Reuters reports that Armando Falcon Jr. resigned from the post in May 2005 and Stephen A. Blumenthal has been the agency’s acting director. Blumenthal was Falcon’s deputy director.
His arrival will not delay the completion of the final report on the Fannie Mae accounting scandal. Upon confirmation by the Senate, Lockhart would become director of the OFHEO, according to the Washington Post.
White House spokeswoman Erin Healy told the Washington Post, “That’s why Bush designated Lockhart as ‘acting’ – so he can get down to business and not delay the report.” The Fannie Mae report is expected for release in mid-May.

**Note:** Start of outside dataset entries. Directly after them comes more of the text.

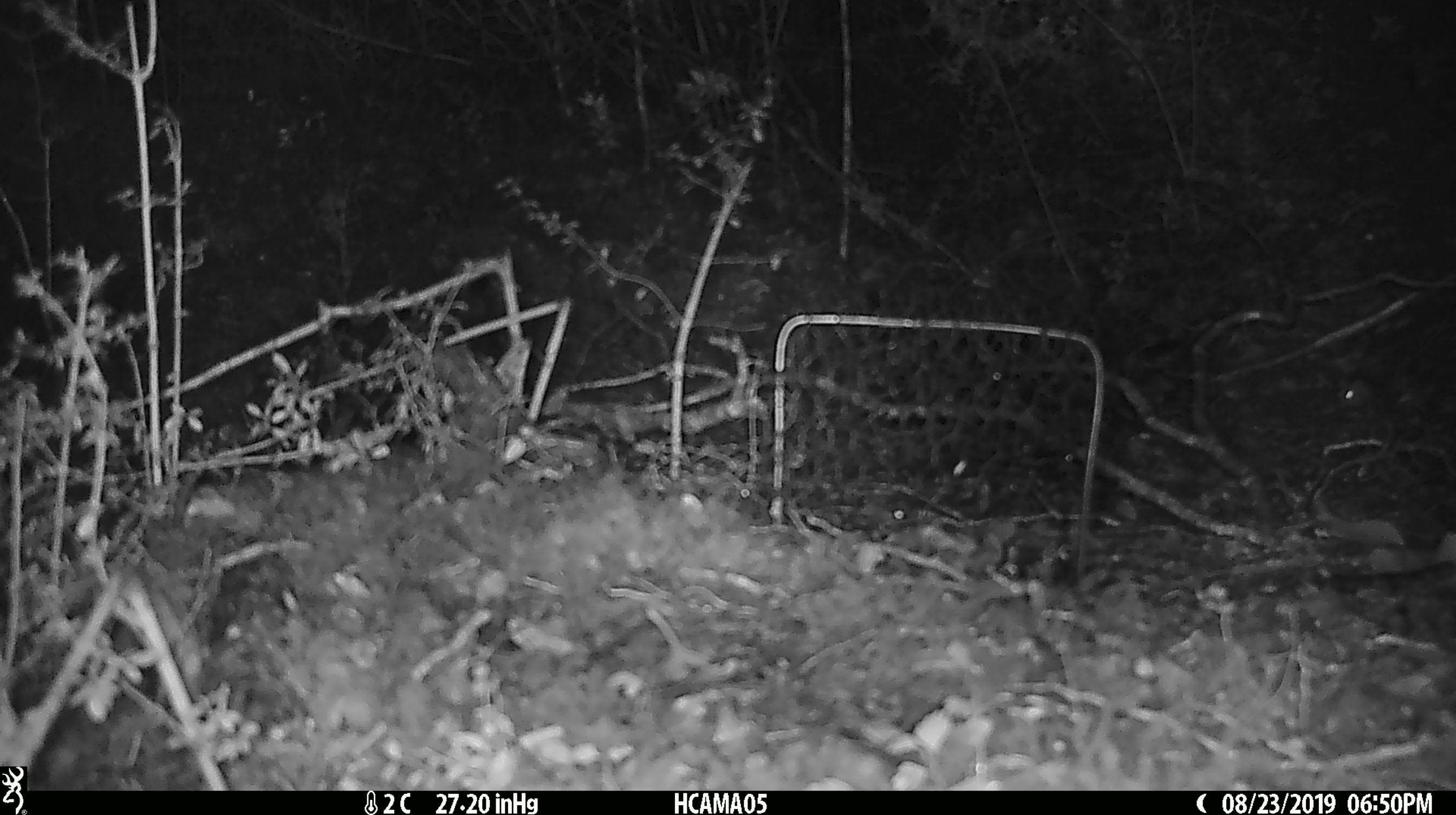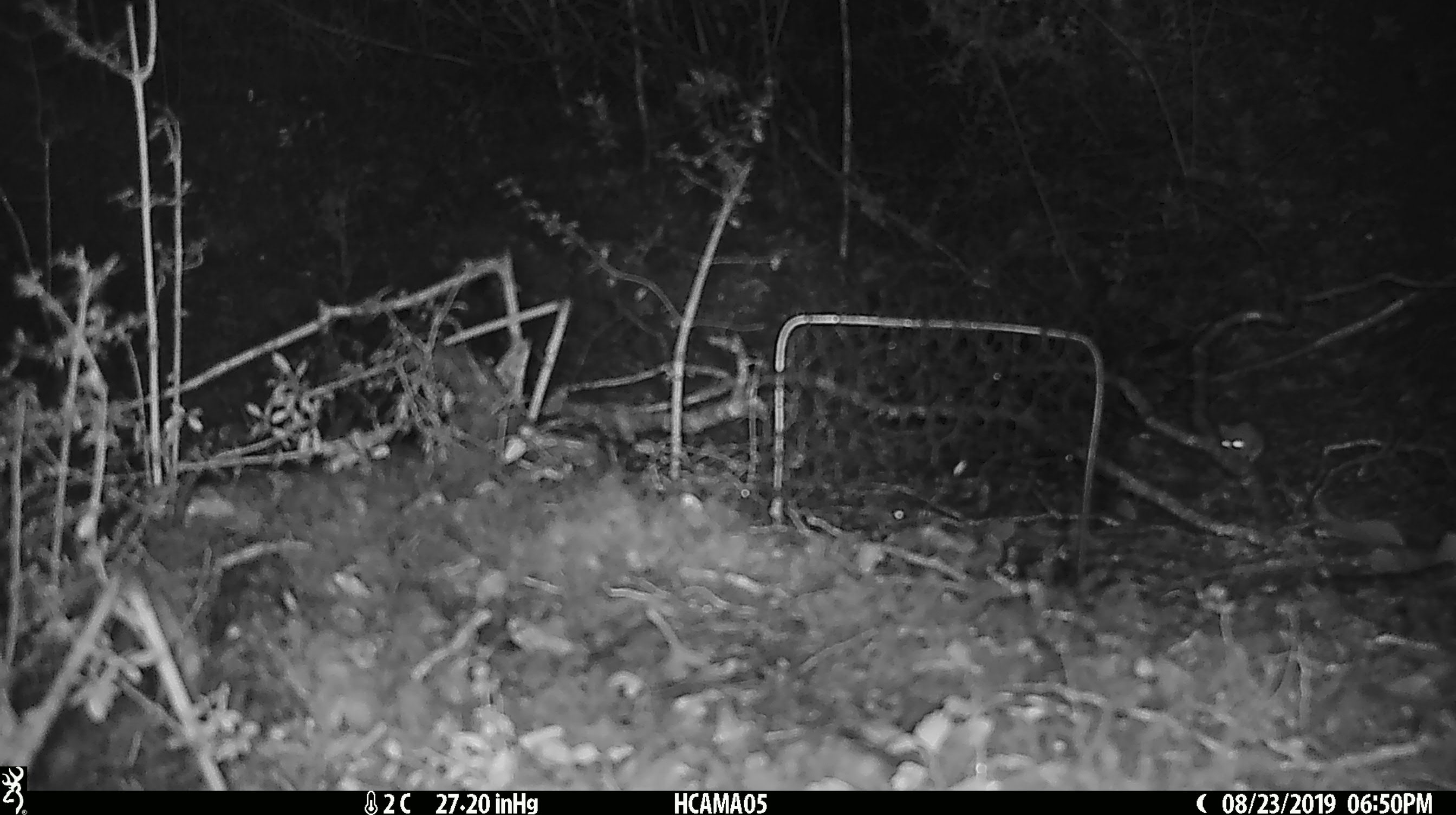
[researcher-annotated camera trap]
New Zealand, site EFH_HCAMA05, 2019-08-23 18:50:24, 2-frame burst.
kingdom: Animalia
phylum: Chordata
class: Mammalia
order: Rodentia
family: Muridae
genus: Mus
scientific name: Mus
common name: mouse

Lockhart has been serving as deputy commissioner of the Social Security Administration since 2002 and has a background in finance, pensions, and insurance. He graduated from Yale and received his MBA from Harvard. Reuters reports that Lockhart was executive director of the Pension Benefit Guaranty Corporation between 1989 and 1993.
The Senate and House are currently considering their individual versions of legislation that would increase the oversight over the two housing finance corporations. The Washington Post reports that the White House, the Federal Reserve Board, and the Congress have mutual concerns that Fannie Mae and its smaller rival, Freddie Mac, with its own accounting problems, have become too large and present an unacceptable risk to the economy and taxpayers.
The Senate version limits the number of home loans that Fannie and Mae and Freddie Mac can keep. Those concerned argue that these investments serve to increase their profits supporting the companies’ stock price, instead of facilitating the companies’ purpose to ensure plentiful mortgage funding, according to the Washington Post.